» Problem to work on:
Keep every word of the entries and print them exactly; the pictures stay out.

» Records shown:
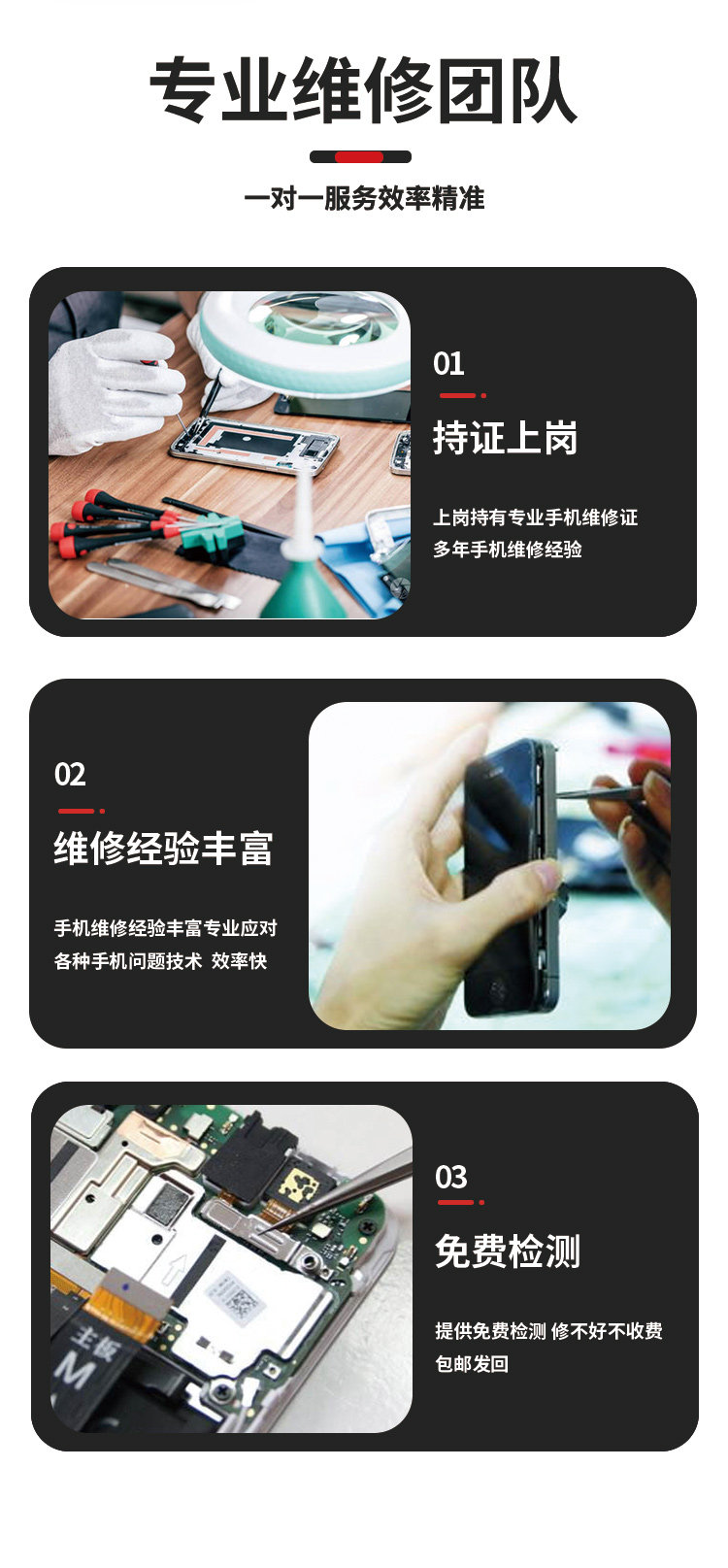 专业维修团队

一对一服务效率精准

01

持证上岗

上岗持有专业手机维修证
多年手机维修经验

02

维修经验丰富

手机维修经验丰富专业应对
各种手机问题技术 效率快

主板
M

03

免费检测

提供免费检测 修不好不收费
包邮发回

» Answer section:
 专业维修团队

一对一服务效率精准

01

持证上岗

上岗持有专业手机维修证
多年手机维修经验

02

维修经验丰富

手机维修经验丰富专业应对
各种手机问题技术 效率快

主板
M

03

免费检测

提供免费检测 修不好不收费
包邮发回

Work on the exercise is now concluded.